The results of the serum biochemical indices are consistent with results of Gilani et al.22 and Saleh et al.21 who also reported that no significant difference were observed after dietary supplementation of polyherbal supplementation. Higher concentration of albumin in herbal mixture supplemented group can be associated with better nutrient intake and greater absorption of amino acid which is the end products of protein metabolism eventually results in higher serum albumen concentration. In contrast to present results, serum triglycerides and cholesterol levels were reduced in herbal mixture supplemented groups21. The dietary addition showed no significant effect on AST and ALT activity in broiler chicken. Similar results in AST and ALT activity were observed by Singh et al.29 who fed combination of Allium sativum bulbs, O. sanctum leaves and N. sativa seeds in broiler chicken.

The results of the current study are in agreement with Ali et al.30 who observed similar results in broiler chickens, where the inclusion of fenugreek seed powder at 1.5% level in the diet contributed to increased carcass yield. Additionally, Atay31 reported that herbal mixture containing garlic, ginger, and turmeric enhanced carcass yield more effectively than individual supplementation.
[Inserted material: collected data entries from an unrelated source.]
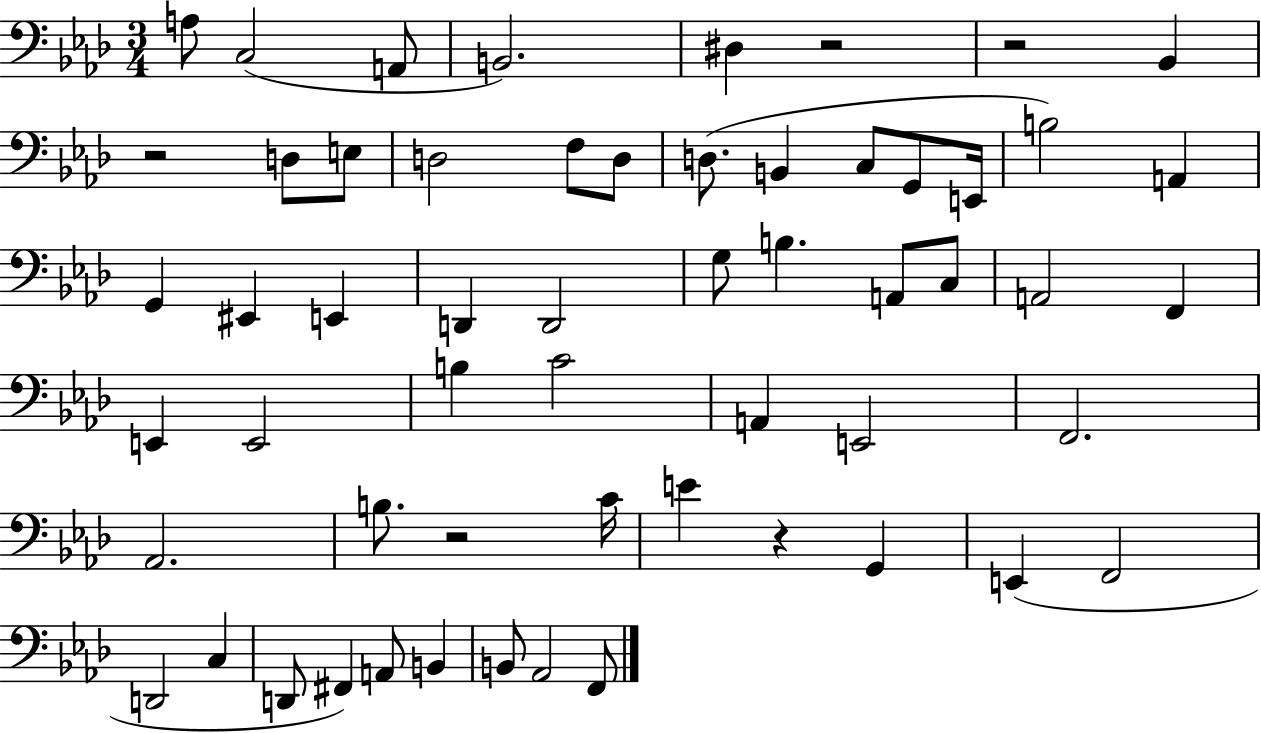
X:1
T:Untitled
M:3/4
L:1/4
K:Ab
A,/2 C,2 A,,/2 B,,2 ^D, z2 z2 _B,, z2 D,/2 E,/2 D,2 F,/2 D,/2 D,/2 B,, C,/2 G,,/2 E,,/4 B,2 A,, G,, ^E,, E,, D,, D,,2 G,/2 B, A,,/2 C,/2 A,,2 F,, E,, E,,2 B, C2 A,, E,,2 F,,2 _A,,2 B,/2 z2 C/4 E z G,, E,, F,,2 D,,2 C, D,,/2 ^F,, A,,/2 B,, B,,/2 _A,,2 F,,/2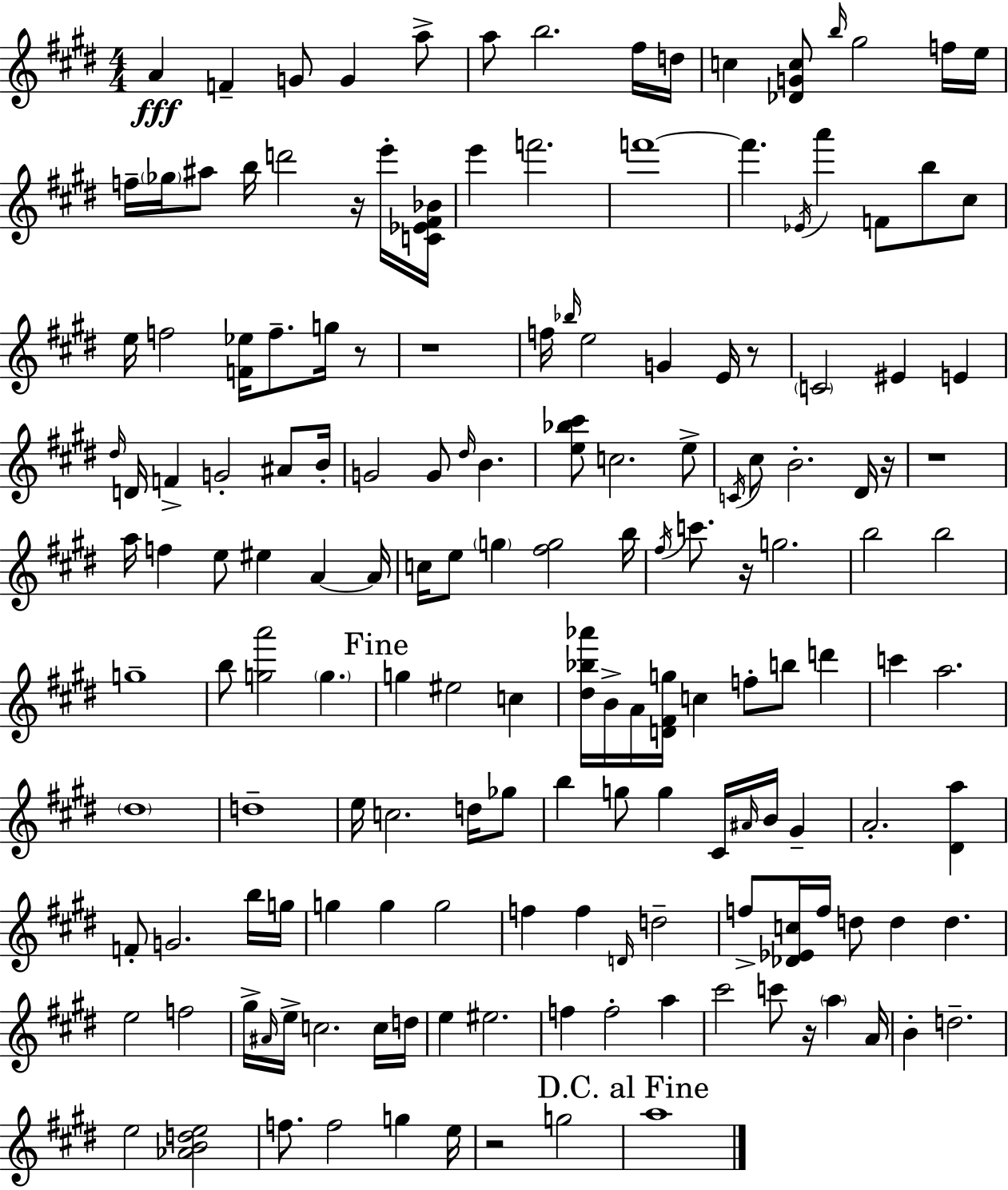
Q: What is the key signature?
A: E major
The highest live weight and carcass yield in the HIM supplemented group could be attributed to the growth-promoting properties of herbal ingredients. The antimicrobial compounds present in the herbal mixture play a key role in modifying gastrointestinal function, thereby improving digestion, nutrient metabolism, and overall growth performance32,33.

In alignment with present study, Tanwar et al.34 and Gaikwad et al.35 reported non-significant effect on dressing percentage in groups fed with aloe vera, tulsi or their combination and amla respectively. Similarly, dressing yield and internal organ weight (liver, heart, gizzard and intestine) was unaffected by turmeric supplementation in broiler chicken36. According to Patel et al.37, garlic and fenugreek or their combination in broiler diet had shown no interaction with carcass traits such as dressing percentage, relative weight of liver, heart and gizzard, and length of small intestine.

These positive results of cutup parts are suggestive of better growth performance in HIM supplemented groups as their ingredients show antibacterial, immune-modulatory and growth promoting properties. Similar results for significant increment in cutup parts yield were observed in fenugreek seed powder (3%) fed broilers and mixture of gugal and fenugreek (50:50) fed broilers38. In contrast, Choudhury et al.32 found no significant difference in percentage yield of cutup parts in turmeric fed broiler which aligns with breast and wing yield results of present study.

Conclusions

The results of the present research suggested that the addition of 2% herbal immune-modulator in broiler diet could enhance the production performance and immune response in broiler chicken and the combined use of different herbal extracts could create synergistic effects and have better overall results.